• _WHAT YOU HAVE TO DO_
Write out, word for word, the portion of the items below that opens with the line containing "Bearing in mind" and closes with the line containing "13.5 meters", including both of those lines.

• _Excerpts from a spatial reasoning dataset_
==========

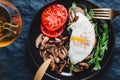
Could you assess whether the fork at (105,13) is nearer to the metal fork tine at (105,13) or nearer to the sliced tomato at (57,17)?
the metal fork tine at (105,13)

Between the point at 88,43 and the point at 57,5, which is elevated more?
the point at 57,5

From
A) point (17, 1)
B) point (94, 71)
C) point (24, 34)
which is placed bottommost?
point (94, 71)

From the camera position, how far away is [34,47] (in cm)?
139

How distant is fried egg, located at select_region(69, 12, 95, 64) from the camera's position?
137cm

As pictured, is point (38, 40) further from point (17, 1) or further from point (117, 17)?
point (117, 17)

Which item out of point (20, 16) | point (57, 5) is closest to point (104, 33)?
point (57, 5)

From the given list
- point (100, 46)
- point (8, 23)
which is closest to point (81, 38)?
point (100, 46)

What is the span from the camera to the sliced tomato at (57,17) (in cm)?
137

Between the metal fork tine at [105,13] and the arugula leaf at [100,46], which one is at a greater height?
the metal fork tine at [105,13]

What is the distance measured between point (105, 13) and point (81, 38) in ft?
0.37

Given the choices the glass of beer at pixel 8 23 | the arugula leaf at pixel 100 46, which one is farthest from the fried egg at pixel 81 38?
the glass of beer at pixel 8 23

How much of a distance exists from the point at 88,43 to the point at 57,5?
160mm

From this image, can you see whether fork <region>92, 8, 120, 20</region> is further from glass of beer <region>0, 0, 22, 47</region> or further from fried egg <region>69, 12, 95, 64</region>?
glass of beer <region>0, 0, 22, 47</region>

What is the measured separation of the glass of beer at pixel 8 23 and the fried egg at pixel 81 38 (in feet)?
0.60
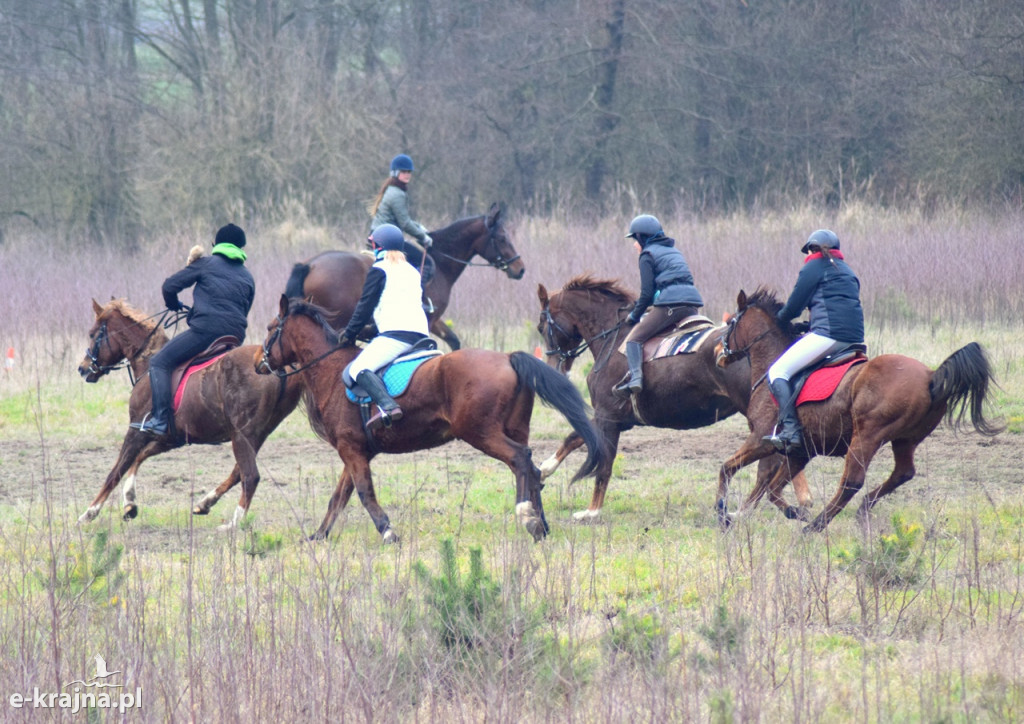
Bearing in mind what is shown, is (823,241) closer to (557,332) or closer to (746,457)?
(746,457)

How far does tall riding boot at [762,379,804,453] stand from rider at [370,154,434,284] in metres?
6.42

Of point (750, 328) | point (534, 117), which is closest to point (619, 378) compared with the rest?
point (750, 328)

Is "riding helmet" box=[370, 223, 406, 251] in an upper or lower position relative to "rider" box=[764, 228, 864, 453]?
upper

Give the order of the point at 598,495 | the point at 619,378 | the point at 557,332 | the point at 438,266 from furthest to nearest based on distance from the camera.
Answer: the point at 438,266 < the point at 557,332 < the point at 619,378 < the point at 598,495

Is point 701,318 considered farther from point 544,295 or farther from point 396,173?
point 396,173

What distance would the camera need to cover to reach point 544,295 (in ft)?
35.0

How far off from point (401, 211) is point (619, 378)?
16.4 ft

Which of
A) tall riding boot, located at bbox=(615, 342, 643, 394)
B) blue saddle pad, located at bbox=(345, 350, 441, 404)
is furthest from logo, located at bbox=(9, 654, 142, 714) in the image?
tall riding boot, located at bbox=(615, 342, 643, 394)

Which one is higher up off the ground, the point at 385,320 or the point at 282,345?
the point at 385,320

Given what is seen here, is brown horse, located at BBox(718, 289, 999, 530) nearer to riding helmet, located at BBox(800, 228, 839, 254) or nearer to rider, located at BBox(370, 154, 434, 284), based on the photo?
riding helmet, located at BBox(800, 228, 839, 254)

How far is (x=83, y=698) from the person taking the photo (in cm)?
454

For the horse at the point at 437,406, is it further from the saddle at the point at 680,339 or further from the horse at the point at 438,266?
the horse at the point at 438,266

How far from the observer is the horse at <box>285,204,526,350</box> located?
13.5 meters

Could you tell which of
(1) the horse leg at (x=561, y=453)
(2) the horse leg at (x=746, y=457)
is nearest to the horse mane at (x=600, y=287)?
(1) the horse leg at (x=561, y=453)
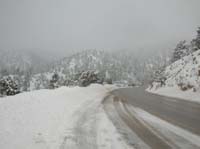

==========

• _COMPLETED EXERCISE_
Bearing in mind what is shown, is (823,241) closer to (557,332) or closer to (746,457)?
(746,457)

How far does tall riding boot at [762,379,804,453] stand from rider at [370,154,434,284] in metres?
6.42

Of point (750, 328) | point (534, 117), which is closest to point (619, 378) compared with the rest?
point (750, 328)

Is "riding helmet" box=[370, 223, 406, 251] in an upper or lower position relative to "rider" box=[764, 228, 864, 453]?
upper

Give the order of the point at 598,495 | the point at 619,378 | the point at 557,332 | the point at 438,266 from furthest to nearest based on distance from the camera.
Answer: the point at 438,266 < the point at 557,332 < the point at 619,378 < the point at 598,495

Is point 701,318 considered farther from point 544,295 or farther from point 396,173?
point 396,173

What distance would the camera need to cover to reach point 544,295 (in ft)?
35.0

How far off from point (401, 211) is point (619, 378)?
16.4 ft

Which of
A) tall riding boot, located at bbox=(615, 342, 643, 394)
B) blue saddle pad, located at bbox=(345, 350, 441, 404)
is furthest from logo, located at bbox=(9, 654, 142, 714) in the image?
tall riding boot, located at bbox=(615, 342, 643, 394)

Which one is higher up off the ground, the point at 385,320 or the point at 282,345?
the point at 385,320

Given what is seen here, is brown horse, located at BBox(718, 289, 999, 530) nearer to riding helmet, located at BBox(800, 228, 839, 254) or nearer to rider, located at BBox(370, 154, 434, 284), based on the photo?
riding helmet, located at BBox(800, 228, 839, 254)

How far is (x=83, y=698) from the person taking the photo (in cm)?
454

For the horse at the point at 437,406, is it further from the saddle at the point at 680,339 or further from the horse at the point at 438,266?
the horse at the point at 438,266

How far from the observer is the horse at <box>285,204,526,350</box> located?
13.5 meters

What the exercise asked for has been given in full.